According to data from Dealogic, Greece, Spain, France and Italy have all denied the bank a lead role in their recent sovereign bond sales.
Last Thursday, Goldman agreed to pay a $550m fine to settle US regulators' claims that the bank misled investors in a mortgage-backed security. Goldman admitted that its marketing materials were incomplete, because they failed to state that the same third party that helped choose the assets had taken a bet against them.
But governments have also been shocked at the emergence of past transactions between Goldman and Greece and Italy, where products the bank helped to sell aided both in hiding government debt. Greece, which used Goldman in a bond sale this year, is practically at war with the bank. A sharp contrast with the situation months before, when Goldman bankers dined with the prime minister in a private meeting overlooking the Acropolis. The relationship broke down, though, after news leaked earlier this year that Goldman was about to strike a bond sale deal with China's sovereign fund – which never materialised.
Spain, which used Goldman among its top 10 bookrunners last year, has not done so in 2010, while Italy has not given the bank a leading role since 2007. France has not used Goldman in any lead position over the past three years, and it seems doubtful that it will do so in the near future. "French people would riot in the streets if we chose Goldman," said a person familiar with the French treasury.
The French government has said it will only use banks that cap management and traders' bonuses. This year, Goldman limited the pay and bonus compensation to its London partners at £1m, though other bankers and traders can receive much more, provided they are not partners. Goldman has also been criticised of for taking short positions, or betting on a price fall, against some European sovereign bonds – after taking part in a bond sale, a person involved in sovereign debt sales said. The bank says it has presence in the European sovereign bank market and that it has recently participated in deals in Britain, Portugal and Belgium.
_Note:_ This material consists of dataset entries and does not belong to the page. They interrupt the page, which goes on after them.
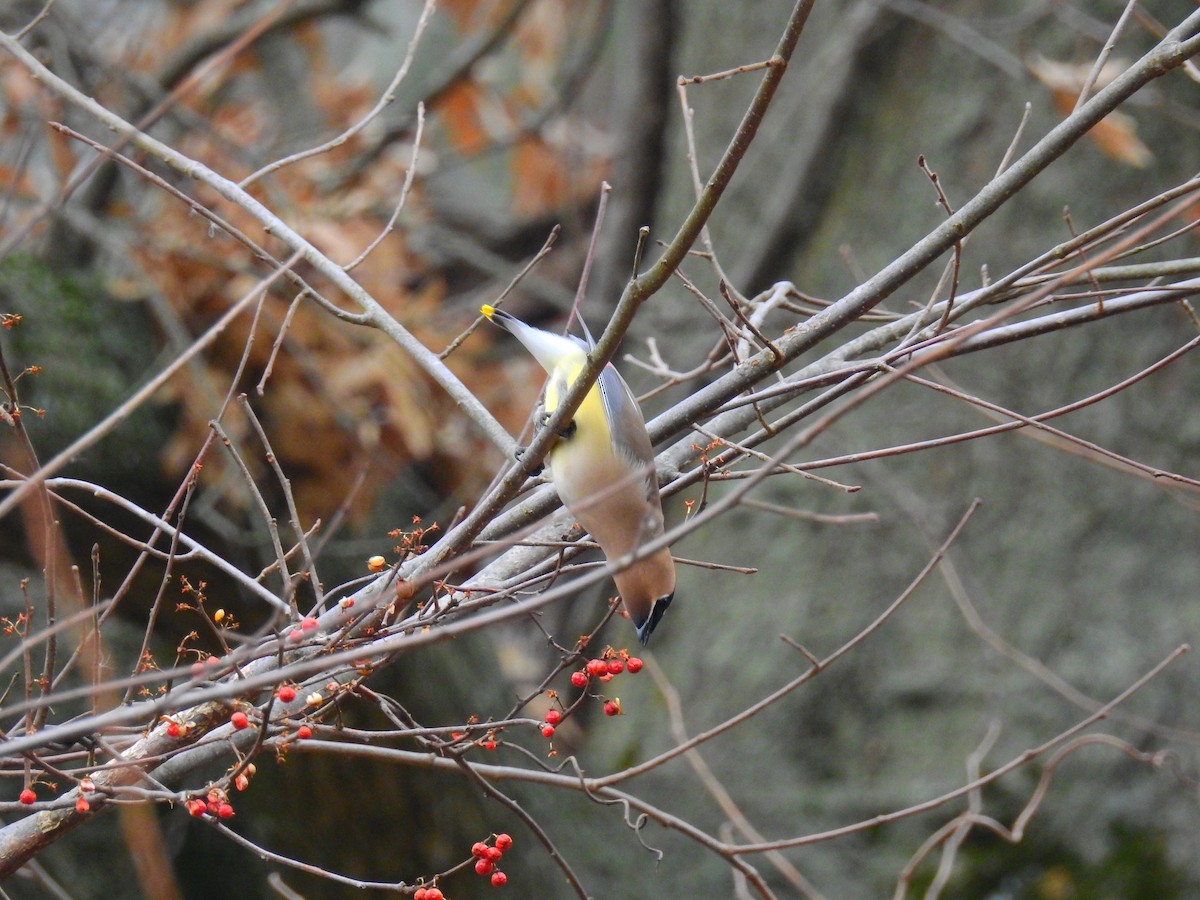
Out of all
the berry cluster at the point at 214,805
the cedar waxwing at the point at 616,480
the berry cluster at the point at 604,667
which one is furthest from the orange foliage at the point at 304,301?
the berry cluster at the point at 214,805

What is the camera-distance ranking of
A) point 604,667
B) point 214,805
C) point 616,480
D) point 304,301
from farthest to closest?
point 304,301
point 616,480
point 604,667
point 214,805

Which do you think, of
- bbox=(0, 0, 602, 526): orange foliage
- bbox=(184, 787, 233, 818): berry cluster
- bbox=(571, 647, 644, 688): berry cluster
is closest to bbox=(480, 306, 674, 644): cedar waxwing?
bbox=(571, 647, 644, 688): berry cluster

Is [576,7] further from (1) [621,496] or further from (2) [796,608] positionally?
(1) [621,496]

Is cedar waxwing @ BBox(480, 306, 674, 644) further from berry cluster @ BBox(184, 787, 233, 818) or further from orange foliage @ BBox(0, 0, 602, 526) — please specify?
orange foliage @ BBox(0, 0, 602, 526)

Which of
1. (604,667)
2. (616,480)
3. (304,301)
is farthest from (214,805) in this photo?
(304,301)

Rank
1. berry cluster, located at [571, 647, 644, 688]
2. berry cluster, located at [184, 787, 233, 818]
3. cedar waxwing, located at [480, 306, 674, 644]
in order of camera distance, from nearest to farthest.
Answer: berry cluster, located at [184, 787, 233, 818] < berry cluster, located at [571, 647, 644, 688] < cedar waxwing, located at [480, 306, 674, 644]

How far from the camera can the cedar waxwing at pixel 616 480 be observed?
5.74 ft

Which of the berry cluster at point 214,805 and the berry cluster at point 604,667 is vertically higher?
the berry cluster at point 214,805

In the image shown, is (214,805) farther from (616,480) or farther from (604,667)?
(616,480)

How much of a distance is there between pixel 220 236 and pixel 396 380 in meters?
0.67

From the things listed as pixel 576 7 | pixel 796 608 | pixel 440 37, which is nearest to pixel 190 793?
pixel 796 608

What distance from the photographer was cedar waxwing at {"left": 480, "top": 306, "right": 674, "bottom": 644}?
5.74 ft

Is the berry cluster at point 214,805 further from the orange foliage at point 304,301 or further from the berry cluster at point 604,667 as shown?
the orange foliage at point 304,301

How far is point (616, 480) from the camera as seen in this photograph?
182 centimetres
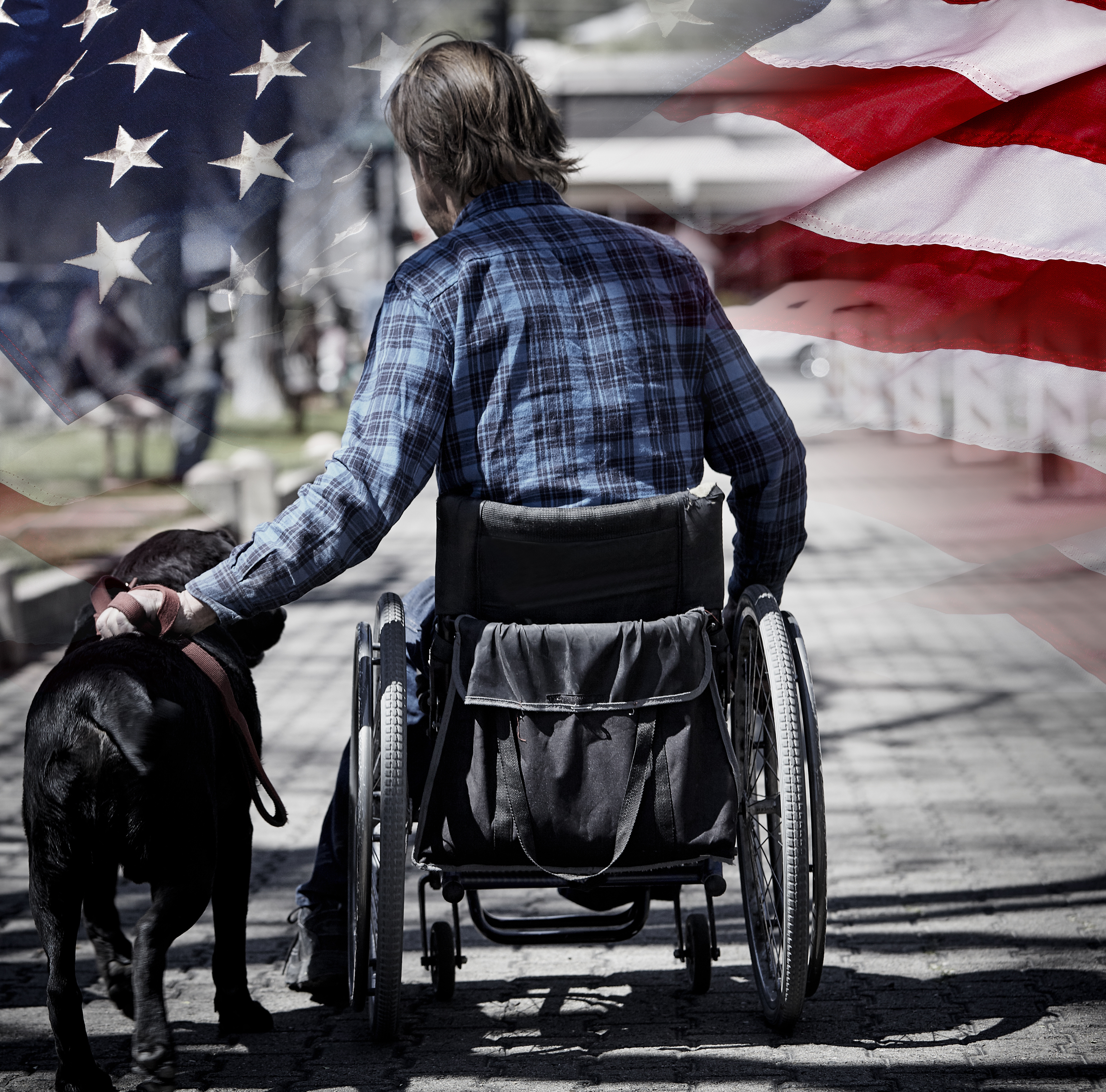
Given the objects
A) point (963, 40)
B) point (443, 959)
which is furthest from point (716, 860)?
point (963, 40)

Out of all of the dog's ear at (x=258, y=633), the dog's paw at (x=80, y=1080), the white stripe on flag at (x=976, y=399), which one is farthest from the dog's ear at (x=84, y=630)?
the white stripe on flag at (x=976, y=399)

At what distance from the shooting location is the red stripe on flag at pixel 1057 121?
10.9 ft

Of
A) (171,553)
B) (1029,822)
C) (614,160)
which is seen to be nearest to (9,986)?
(171,553)

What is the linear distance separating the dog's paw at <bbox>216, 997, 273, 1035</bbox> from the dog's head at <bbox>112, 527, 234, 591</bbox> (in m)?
1.01

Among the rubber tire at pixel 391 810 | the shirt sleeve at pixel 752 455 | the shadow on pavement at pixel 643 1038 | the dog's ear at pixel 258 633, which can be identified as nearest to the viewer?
the rubber tire at pixel 391 810

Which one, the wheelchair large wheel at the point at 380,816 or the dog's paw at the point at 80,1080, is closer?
the wheelchair large wheel at the point at 380,816

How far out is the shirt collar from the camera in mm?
3059

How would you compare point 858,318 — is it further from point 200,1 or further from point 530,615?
point 200,1

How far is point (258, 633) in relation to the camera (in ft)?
12.0

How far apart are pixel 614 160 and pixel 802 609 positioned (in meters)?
6.02

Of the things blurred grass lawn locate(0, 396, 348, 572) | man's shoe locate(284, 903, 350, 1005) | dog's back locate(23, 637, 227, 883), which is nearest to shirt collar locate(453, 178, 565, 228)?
blurred grass lawn locate(0, 396, 348, 572)

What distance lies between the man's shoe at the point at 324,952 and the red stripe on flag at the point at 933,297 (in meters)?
1.94

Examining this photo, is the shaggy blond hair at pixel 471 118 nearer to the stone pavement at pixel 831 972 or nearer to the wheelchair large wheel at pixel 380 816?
the wheelchair large wheel at pixel 380 816
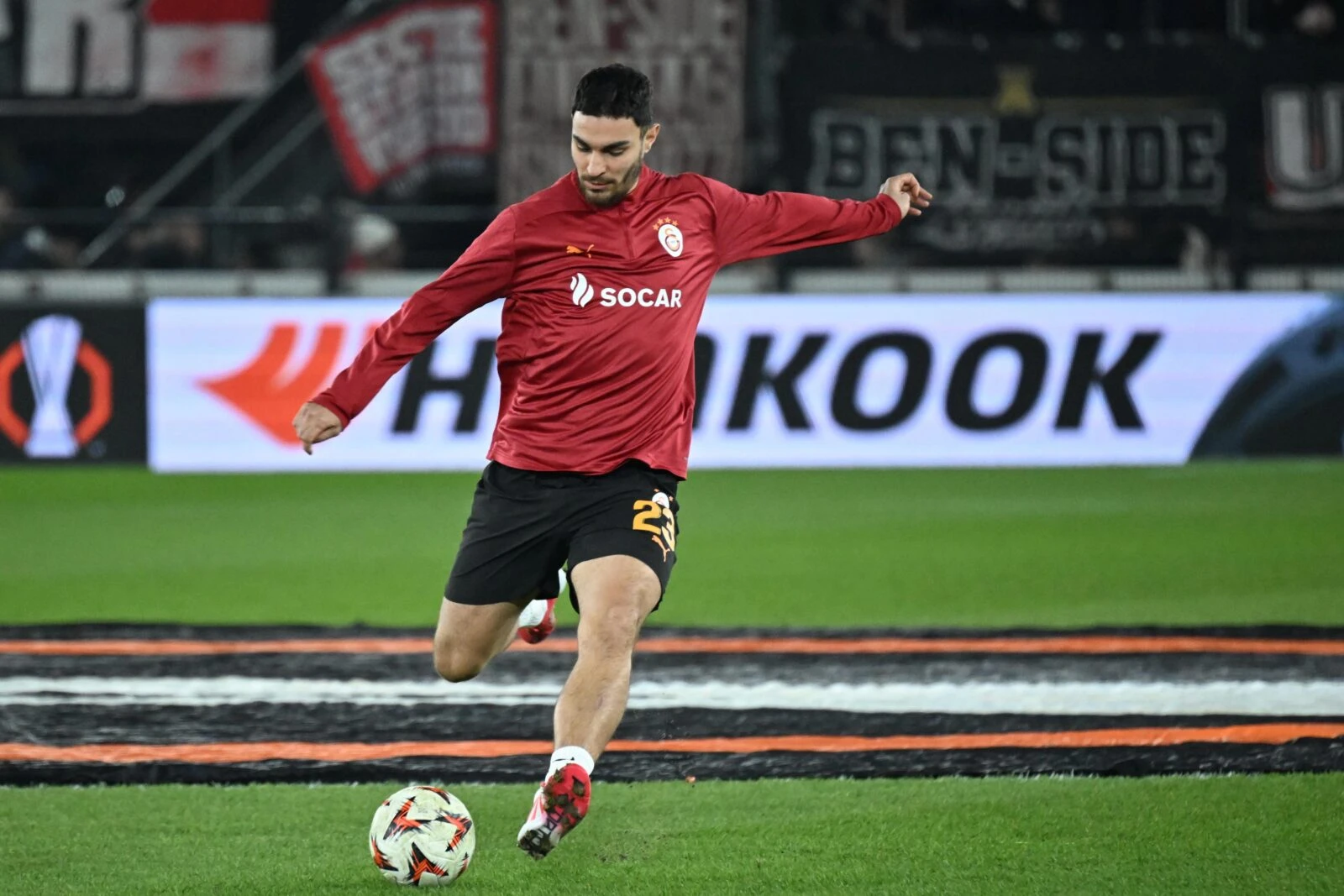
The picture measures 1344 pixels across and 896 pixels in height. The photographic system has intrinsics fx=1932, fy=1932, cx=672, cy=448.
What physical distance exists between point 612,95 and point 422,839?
2.02 meters

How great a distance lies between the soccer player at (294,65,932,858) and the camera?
528cm

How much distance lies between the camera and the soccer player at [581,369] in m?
5.28

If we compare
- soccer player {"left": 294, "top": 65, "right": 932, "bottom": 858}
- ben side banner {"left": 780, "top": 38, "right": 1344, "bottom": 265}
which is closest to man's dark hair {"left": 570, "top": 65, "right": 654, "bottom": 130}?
soccer player {"left": 294, "top": 65, "right": 932, "bottom": 858}

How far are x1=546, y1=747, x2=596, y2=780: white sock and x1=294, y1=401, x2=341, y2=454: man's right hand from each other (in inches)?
42.3

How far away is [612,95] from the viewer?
519cm

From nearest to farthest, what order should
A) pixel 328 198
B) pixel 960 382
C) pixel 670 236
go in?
1. pixel 670 236
2. pixel 960 382
3. pixel 328 198

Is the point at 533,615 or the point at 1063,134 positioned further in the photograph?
the point at 1063,134

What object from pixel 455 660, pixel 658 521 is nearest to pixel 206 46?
pixel 455 660

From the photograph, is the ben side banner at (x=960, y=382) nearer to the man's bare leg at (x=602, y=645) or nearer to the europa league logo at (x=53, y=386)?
the europa league logo at (x=53, y=386)

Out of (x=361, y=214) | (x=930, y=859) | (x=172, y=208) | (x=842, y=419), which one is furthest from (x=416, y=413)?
(x=930, y=859)

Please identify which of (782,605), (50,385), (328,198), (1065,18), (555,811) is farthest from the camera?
(328,198)

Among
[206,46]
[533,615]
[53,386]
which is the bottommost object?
[53,386]

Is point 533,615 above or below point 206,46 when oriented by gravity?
above

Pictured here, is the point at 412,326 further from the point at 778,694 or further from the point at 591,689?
the point at 778,694
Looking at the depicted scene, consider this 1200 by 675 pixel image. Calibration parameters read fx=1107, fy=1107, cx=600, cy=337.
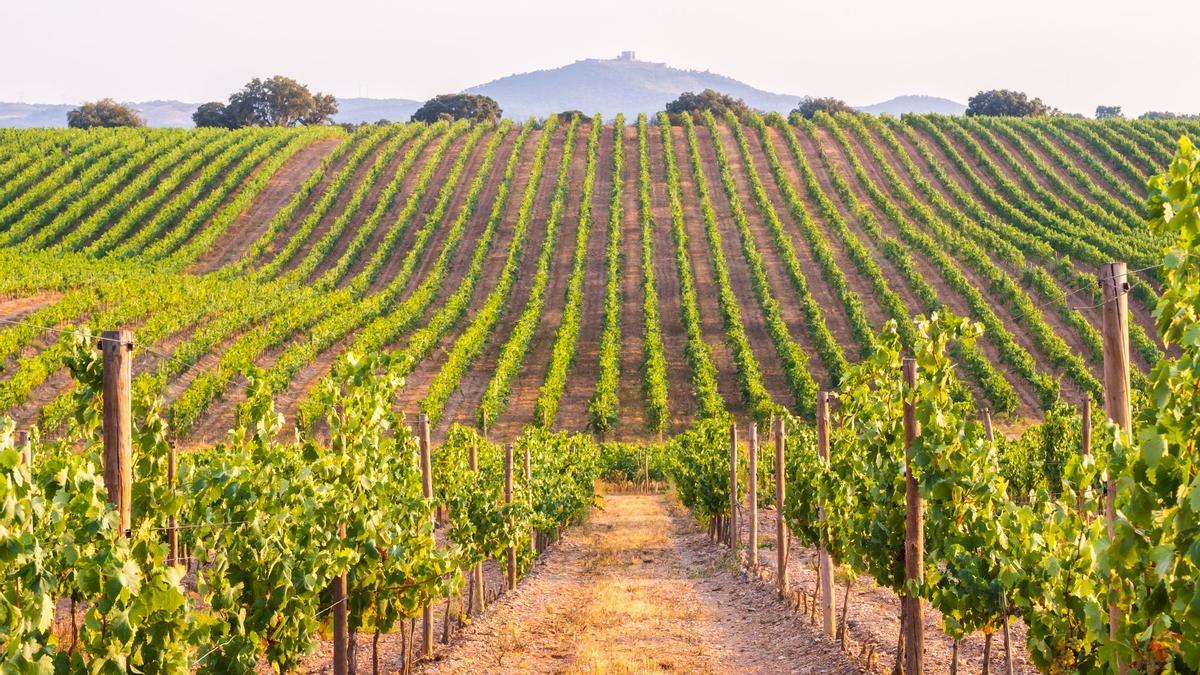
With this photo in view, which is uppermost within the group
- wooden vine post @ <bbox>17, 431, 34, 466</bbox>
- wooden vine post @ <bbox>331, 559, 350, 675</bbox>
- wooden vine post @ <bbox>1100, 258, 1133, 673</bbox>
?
wooden vine post @ <bbox>1100, 258, 1133, 673</bbox>

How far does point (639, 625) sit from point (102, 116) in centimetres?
10380

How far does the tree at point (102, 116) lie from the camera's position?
10400cm

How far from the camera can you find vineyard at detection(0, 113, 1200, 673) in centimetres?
668

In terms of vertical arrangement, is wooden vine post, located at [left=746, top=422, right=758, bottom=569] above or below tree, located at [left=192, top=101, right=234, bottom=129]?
below

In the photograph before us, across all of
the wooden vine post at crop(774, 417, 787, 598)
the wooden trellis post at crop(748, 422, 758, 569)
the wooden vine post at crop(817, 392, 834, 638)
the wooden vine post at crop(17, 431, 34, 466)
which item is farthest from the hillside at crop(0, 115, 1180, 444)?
the wooden vine post at crop(817, 392, 834, 638)

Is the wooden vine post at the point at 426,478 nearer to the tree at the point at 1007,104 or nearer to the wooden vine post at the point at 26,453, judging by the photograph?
the wooden vine post at the point at 26,453

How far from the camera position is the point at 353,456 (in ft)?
31.9

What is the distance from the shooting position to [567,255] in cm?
5934

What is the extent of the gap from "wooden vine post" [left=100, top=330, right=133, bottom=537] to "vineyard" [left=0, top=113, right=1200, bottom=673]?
0.03 m

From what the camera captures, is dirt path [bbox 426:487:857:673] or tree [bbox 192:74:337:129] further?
tree [bbox 192:74:337:129]

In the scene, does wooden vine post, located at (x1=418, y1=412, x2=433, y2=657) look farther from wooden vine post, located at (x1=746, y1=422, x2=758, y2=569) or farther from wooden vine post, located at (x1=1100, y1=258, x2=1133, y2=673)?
wooden vine post, located at (x1=1100, y1=258, x2=1133, y2=673)

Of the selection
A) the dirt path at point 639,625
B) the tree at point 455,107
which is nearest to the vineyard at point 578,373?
the dirt path at point 639,625

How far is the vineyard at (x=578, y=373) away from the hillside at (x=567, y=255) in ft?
0.92

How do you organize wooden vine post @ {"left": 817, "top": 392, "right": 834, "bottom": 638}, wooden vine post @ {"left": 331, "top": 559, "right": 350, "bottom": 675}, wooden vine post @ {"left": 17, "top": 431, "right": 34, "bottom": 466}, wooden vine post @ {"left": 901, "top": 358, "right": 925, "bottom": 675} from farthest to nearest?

Countries such as Spain and France have also shied away from Goldman because their traditionally conservative treasury departments prefer to steer clear of risky investments. The French treasury, for instance, only issues debt in euros, staying away, like Spain, from the complex foreign exchange or swap deals that brought trouble to Greece and Italy. "The Spanish treasury can't justify in parliament why, if things go wrong, they have a multimillion-euro position in Indian rupees, for example," a sovereign bond banker said.
Governments also stick to plain-vanilla deals, with little complexity, in order to keep their prized AAA rating, reducing their borrowing costs as much as possible, a source familiar with the French Tresor said.
IKB, the failed bank bailed out by the German government, recently considered suing Goldman because of its exposure to the structured products sold by the US bank. Following the settlement between Goldman and the SEC, the US securities regulator, last week, IKB said the German lender was "reviewing the settlement documents".
Germany has only made one syndicated bond sale in the last three years, in 2009, when it appointed Deutsche Bank, Citibank, HSBC and BofA-Merrill Lynch as lead managers.